§ Extract provided
-- begin --

Database Abstraction#
Databases serve two main purposes in PostBOUND:
Query execution: databases are used to execute SQL queries and generate hints for the optimizer pipelines.
Data access: databases provide access to the underlying data schema and statistics catalog to facilitate the optimizer implementation.
Both use cases are described in this document. For specifics on the Postgres interaction, see the
separate document.
All of the functionality is handled by the central Database interface. Specific database systems
implement this interface to provide connections for their respective systems. The idea behind this decision is to allow
researchers to implement their algorithms independently of the underlying DBMS since access to statistics, etc. is unified.
Each instance of the Database class is connected to an actual database server.
Note
Naturally, some differences between the database systems cannot hidden behind an interface and some functionality simply is not available for all systems. In these cases, functions can require instances of specific database systems and database interfaces can raise an error if a specific feature is not available. However, this should only be a last resort and the interface is designed to be as generic as possible.
Warning
Currently, the database interface assumes that the underlying database is not modified while PostBOUND is running and you need to be careful when you deviate from this assumption. Especially, make sure to disable the query cache before executing any queries.
Database Backends#
Query execution#
Queries can be executed via the execute_query() method. This method takes an
SqlQuery or a raw query string as input and provides the result set of the query as output.
By default, the database tries to simplify the result set to make it easier to work with. Specifically, if the query
returns just a single row with a single column, the result is returned as a scalar value instead of a nested list. See the
method documentation for more details on the simplification logic.
This behavior can be controlled with the raw parameter.
Tip
Some database systems also support timeouts during query execution. In this case, a separate
execute_with_timeout() method is also available on the database interface.
See TimeoutSupport for more details.
Since the underlying database is usually assumed to be static, you can use a query cache to prevent repeated execution of
non-benchmark queries. This can be especially useful when running complex queries to calculate advanced statistics.
Caching can be controlled either globally via the cache_enabled property, or by setting
the parameter on execute_query() calls. See the documentation on
Database for more details.
If the query execution fails for some reason, a DatabaseServerError or
DatabaseUserError is raised - depending on the error’s cause.
Hint generation#
The HintService is used to enforce PostBOUND’s optimization decisions while executing the queries on
the actual database system. Its behavior is entirely specific to the database. Hinting does not execute any query by
itself. Instead, the hinting interface provides a transformed version of the query depending on the database system’s
requirements.
The hint service of each database can be accessed via hinting().
Optimizer interaction#
Each database provides simple access to some core optimizer functionality as part of the
OptimizerInterface. This includes retrieving query plans or estimates for cost and cardinalities.
The optimizer functionality can be accessed by calling optimizer().
Tip
To obtain the cost or cardinality estimate for an arbitrary query plan, combine the Hint generation with the
optimizer interface. This can be further combined with extract_query_fragment() to
get estimates or plans for subqueries.
Schema access#
Information about tables, columns, indexes, datatypes, etc. of the database are captured in the
DatabaseSchema. Use schema() to get the schema of the current database.

-- end --

§ To do
Continue the documentation on PostBOUND's database abstraction, starting right after its final sentence about schema().

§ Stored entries

-- begin --

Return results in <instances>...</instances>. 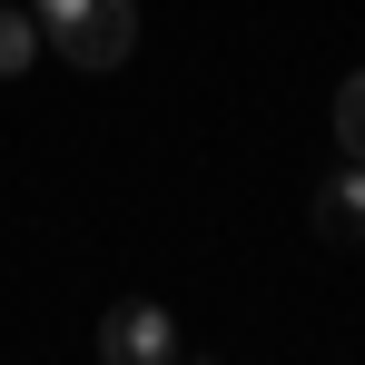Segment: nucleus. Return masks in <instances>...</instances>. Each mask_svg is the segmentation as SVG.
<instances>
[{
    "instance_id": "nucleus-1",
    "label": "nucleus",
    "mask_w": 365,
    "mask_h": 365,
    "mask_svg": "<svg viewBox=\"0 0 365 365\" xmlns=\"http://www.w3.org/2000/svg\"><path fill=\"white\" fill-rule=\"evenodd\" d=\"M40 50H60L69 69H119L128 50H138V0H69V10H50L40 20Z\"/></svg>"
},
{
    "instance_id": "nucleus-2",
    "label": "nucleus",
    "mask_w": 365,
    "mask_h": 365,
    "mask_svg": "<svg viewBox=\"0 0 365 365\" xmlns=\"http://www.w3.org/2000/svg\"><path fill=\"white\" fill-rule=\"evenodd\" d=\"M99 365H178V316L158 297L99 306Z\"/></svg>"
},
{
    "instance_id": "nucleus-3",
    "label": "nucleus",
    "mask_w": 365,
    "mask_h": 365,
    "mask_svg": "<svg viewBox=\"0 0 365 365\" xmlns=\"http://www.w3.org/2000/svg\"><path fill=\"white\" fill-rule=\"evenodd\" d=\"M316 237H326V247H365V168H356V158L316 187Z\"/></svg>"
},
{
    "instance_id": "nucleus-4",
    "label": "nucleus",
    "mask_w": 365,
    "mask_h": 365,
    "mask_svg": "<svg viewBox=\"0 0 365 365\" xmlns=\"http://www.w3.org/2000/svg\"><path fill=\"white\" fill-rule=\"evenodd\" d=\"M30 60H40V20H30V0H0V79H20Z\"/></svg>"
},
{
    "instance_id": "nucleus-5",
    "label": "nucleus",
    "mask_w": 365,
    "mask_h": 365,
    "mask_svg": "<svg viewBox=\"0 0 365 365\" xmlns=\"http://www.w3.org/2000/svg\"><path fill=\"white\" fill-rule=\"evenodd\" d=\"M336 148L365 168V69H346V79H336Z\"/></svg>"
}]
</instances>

-- end --

§ Exercise response
Most of the schema information is accessible via dedicated methods, such as tables() or
datatype(). You can also access a compact representation of the schema via
as_graph(). This method provides a
networkx-based directed graph with edges that correspond to primary key/foreign key
relationships in the schema.
Statistics catalog#
The DatabaseStatistics serves as a unified statistics catalog. It is the central repository for all
base statistics that are typically maintained by database systems. The catalog can be used to retrieve table cardinalities,
most common values, etc. Use statistics() to access the them.
One important design consideration of the statistics catalog is that different systems maintain vastly different kinds of
statistics. For example, Postgres does not keep track of minimum or maximum values for columns, but derives them from the
histograms. On the other hand, MySQL does not store most common values and pretty much entirely relies on histograms.
Such differences hinder the implementation of optimizer prototypes if they rely on a specific set of statistics.
To address this, DatabaseStatistics offer an emulation mode. The basic idea is that whenever a
database system does not maintain a specific statistic, an equivalent SQL query is issued that computes the same
information. For example, say you want to retrieve the most common values of a column on MySQL. Calling
most_common_values() will instead issue the following query:
SELECT col, COUNT(*) FROM tab GROUP BY col ORDER BY COUNT(*) DESC LIMIT 10.
Since these computations can be pretty expensive, the statistics catalog provides its own
caching control that is independent of the global cache setting. By switching
cache_enabled on, queries from the statistics catalog are always cached, no matter
what the global cache setting is. Setting this attribute to None falls back to the global cache setting.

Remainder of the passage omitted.